(Passage to read)
┄┄┄┄┄┄┄┄┄┄

From this brief review of the rules of practice which have been evolved by the South African judiciary it is apparent that the presiding judicial officer in the trial of an undefended accused is required to take a more active part than a judicial officer is permitted in the orthodox accusatorial system, thereby, in some measure, redressing the disadvantage the undefended accused may suffer from the lack of legal representation. The value to an undefended accused of, and the benefit he derives from, judicial assistance emphasizes the importance of an unfaltering judicial observance of the rules of practice intended for the protection of the undefended accused, but in no way minimizes the importance of legal representation.”

[27] Three further matters called for comment in this matter. The first is that, where a Regional Magistrate to whom a matter is referred to by a District Magistrate for purposes of sentence, for one or other reason holds the view that the matter needs the attention of the High Court before such sentence is imposed, our sacred principle of audi alteram partem places a duty on the Regional Magistrate. He or she should provide his or her Memorandum to the District Magistrate, for his or her statement, which should accompany the record to the High Court. Failure to do so does not only deny the District Magistrate of an opportunity to be heard on the Memorandum, but unduly causes a delay as the High Court would ordinarily prefer to hear the Magistrate on the Memorandum so compiled.

┄┄┄┄┄┄┄┄┄┄

(Supplied entries)
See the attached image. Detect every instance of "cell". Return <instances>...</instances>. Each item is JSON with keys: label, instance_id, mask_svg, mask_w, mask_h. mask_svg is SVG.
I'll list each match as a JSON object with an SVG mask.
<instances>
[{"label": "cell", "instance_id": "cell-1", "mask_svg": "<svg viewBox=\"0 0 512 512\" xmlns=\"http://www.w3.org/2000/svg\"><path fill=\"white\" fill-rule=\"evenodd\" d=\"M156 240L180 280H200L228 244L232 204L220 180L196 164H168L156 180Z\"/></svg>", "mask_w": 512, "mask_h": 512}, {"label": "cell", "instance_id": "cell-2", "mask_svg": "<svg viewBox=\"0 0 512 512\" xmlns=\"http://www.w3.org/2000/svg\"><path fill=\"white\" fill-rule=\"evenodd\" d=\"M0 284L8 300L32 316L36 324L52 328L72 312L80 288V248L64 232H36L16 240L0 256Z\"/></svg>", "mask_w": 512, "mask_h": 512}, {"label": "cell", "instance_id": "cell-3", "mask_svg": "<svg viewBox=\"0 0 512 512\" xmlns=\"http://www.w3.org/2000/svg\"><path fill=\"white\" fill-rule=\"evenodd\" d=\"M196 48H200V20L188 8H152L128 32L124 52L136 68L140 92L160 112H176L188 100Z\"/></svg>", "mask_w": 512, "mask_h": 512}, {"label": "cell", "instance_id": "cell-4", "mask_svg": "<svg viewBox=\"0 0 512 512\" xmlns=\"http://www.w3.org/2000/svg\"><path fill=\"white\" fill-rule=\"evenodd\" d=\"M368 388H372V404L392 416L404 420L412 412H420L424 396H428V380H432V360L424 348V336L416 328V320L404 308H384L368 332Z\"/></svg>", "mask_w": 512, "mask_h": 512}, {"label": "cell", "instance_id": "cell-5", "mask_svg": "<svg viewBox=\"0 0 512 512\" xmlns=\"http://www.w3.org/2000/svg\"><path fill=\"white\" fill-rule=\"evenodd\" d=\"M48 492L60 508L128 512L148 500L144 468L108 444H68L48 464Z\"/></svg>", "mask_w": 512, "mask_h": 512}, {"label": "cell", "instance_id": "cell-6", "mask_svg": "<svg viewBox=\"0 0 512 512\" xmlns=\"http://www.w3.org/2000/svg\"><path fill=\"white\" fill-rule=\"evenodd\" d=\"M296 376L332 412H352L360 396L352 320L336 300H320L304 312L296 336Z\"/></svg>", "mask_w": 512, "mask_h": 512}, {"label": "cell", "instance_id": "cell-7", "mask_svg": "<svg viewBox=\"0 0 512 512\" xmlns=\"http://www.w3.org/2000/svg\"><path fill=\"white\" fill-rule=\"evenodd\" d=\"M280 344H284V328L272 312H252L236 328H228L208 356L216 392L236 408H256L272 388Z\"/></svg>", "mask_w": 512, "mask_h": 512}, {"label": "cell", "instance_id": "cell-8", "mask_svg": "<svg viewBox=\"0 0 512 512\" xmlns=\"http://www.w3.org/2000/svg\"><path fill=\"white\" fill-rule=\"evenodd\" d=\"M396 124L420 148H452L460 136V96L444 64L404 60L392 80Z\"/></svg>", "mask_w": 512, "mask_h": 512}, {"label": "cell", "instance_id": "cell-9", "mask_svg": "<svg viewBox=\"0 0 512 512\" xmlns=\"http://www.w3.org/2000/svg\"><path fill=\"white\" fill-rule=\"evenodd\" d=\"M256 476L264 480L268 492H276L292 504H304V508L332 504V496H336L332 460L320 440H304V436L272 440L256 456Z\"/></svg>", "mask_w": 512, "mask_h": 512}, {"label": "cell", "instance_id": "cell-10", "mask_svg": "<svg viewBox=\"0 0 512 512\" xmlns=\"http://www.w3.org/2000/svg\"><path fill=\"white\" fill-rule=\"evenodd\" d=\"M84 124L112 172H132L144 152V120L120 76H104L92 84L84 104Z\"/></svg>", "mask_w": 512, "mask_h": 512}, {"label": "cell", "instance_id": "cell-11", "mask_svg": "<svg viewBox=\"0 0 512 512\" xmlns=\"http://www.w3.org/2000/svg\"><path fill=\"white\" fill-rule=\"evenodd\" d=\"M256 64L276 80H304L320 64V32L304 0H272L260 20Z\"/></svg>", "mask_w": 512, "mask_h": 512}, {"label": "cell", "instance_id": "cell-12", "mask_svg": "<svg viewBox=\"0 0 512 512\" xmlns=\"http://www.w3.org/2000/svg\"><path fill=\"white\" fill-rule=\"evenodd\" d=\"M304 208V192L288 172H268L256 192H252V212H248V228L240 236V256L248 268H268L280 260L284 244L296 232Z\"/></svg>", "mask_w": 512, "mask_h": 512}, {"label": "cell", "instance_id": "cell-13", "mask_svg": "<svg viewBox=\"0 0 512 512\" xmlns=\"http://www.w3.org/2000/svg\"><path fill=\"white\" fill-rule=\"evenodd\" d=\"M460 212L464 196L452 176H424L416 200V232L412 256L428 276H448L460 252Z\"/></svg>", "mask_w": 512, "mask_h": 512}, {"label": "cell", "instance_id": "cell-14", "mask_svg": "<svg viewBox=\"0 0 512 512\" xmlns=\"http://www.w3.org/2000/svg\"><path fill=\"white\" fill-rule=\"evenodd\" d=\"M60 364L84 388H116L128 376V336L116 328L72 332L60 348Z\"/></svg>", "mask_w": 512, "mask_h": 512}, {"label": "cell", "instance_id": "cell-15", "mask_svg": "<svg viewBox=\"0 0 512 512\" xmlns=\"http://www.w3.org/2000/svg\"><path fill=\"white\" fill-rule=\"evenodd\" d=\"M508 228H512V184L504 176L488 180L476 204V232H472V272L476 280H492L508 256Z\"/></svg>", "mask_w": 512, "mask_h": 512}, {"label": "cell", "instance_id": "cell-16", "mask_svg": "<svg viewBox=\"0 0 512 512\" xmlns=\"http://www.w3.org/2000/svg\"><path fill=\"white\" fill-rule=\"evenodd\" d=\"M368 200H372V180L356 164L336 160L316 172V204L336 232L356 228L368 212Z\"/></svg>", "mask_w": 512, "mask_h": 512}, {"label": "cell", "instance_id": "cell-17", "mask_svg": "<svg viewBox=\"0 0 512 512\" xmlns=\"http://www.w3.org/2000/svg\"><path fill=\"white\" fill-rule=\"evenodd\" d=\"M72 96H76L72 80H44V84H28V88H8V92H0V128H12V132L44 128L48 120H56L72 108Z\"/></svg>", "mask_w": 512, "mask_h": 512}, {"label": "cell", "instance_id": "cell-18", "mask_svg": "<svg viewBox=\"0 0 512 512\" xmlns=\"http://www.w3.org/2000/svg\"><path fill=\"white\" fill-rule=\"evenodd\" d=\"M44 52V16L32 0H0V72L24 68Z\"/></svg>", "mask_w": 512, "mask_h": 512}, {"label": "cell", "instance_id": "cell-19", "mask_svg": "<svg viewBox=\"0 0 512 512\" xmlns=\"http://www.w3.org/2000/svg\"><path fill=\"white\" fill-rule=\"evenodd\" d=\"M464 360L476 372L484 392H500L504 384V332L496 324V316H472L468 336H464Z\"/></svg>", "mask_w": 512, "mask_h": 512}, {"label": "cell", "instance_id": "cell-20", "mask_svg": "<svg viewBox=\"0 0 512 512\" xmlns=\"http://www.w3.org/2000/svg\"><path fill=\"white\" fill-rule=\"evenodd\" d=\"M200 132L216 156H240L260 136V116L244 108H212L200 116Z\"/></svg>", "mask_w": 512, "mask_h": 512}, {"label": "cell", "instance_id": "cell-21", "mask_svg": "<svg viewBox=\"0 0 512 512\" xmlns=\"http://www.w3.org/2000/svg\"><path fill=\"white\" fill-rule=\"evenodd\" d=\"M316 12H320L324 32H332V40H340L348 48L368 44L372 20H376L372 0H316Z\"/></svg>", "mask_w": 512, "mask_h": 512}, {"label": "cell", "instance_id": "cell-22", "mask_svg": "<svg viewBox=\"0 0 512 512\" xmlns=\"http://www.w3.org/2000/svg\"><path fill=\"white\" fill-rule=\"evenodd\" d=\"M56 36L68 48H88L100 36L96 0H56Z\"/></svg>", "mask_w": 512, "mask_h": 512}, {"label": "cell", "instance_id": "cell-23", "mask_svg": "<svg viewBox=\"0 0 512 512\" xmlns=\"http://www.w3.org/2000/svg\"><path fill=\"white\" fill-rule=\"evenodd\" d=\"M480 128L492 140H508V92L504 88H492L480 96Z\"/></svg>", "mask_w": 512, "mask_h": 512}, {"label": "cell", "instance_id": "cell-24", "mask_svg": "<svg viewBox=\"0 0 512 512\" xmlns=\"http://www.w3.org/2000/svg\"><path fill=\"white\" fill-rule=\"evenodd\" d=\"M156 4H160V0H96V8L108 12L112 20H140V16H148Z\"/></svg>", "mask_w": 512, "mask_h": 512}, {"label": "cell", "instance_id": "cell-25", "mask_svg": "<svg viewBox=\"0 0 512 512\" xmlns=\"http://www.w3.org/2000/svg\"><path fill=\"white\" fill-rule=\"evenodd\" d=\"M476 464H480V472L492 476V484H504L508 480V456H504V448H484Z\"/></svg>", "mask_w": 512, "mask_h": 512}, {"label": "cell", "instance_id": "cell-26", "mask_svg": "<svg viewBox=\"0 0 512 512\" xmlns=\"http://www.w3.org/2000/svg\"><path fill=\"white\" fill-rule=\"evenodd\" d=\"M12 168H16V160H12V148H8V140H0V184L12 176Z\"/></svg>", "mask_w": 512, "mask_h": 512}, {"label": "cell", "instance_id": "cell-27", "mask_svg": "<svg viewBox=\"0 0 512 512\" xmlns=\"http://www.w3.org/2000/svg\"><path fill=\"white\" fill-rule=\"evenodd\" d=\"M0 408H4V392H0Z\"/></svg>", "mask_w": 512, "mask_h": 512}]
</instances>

┄┄┄┄┄┄┄┄┄┄

(Tasks for this exercise)
A. According to the court passage, why should a Regional Magistrate send the Memorandum to the District Magistrate before the record goes to the High Court? Answer in one to three sentences.
B. Continue the court passage on the magistrates' Memorandum, starting after its last sentence.
The items were taken from a different source than the court passage.

(Expected results)
A. The principle of audi alteram partem places that duty on the Regional Magistrate, so the District Magistrate can give a statement to accompany the record. Failing to do so denies the District Magistrate a chance to be heard on the Memorandum. It also causes undue delay, because the High Court would ordinarily prefer to hear the Magistrate on it.

B.
[28] The second is the decentralisation and devolution of services to the Magistrates’ Courts. The responsibility for provision of key services to the Magistrates’ Courts, like the Court Recording Devices, Clerks of the Courts and Court Interpreters appear to reside with Regional Offices in the Department of Justice and Constitutional Development. The Regional Office, Western Cape, appear to have the responsibility to provide these key services to the Periodical Courts, whereas it appears that they do not have the authority to decide on the staff establishment.

[29] Perhaps the complex layers of government around provision of Court Support Services result in overlapping mandates which are themselves a barrier to effective and efficient support to the Magistrates. In my view, this overlap has the result that the Regional Head has the responsibility for, and not the authority to attend to the staff establishment to support the courts. This overlap of mandates results in insufficient staff establishments, and in my view, contributes to the delays in the processing of reviews and appeals from the Magistracy and the absence of interpreters in many courts in the Western Cape.

[30] The last, which is also related to reasons for delays in the processing of reviews and appeals, is the language of record. The first comment to the Magistrate was couched in the following terms:

1. The proceedings were conducted in Afrikaans, against the background of the direction of the Chief Justice that English is the language of record of all courts in the Republic of South Africa.”

The remarks hereon in the statement of the Magistrate read as follows:

2. I am aware of the directives of the Chief Justice and of the Honourable Judge President Hlophe dated 28 February 2018.

The proceedings in this case already started in Afrikaans on 11 July 2016 before another Presiding Officer. This trial was dealt with at the Periodical Court of Darling. Because the accused decided to conduct his own defence and is also Afrikaans speaking, I decided to proceed in Afrikaans.”

[31] The linguistic transformation of the South African legal system is work in progress along other frameworks of the nation. The Constitution recognized the historically diminished use and status of indigenous languages and enjoins the State to take practical and positive measures to elevate the status and advance the use of these languages –[Section 6 of the Constitution].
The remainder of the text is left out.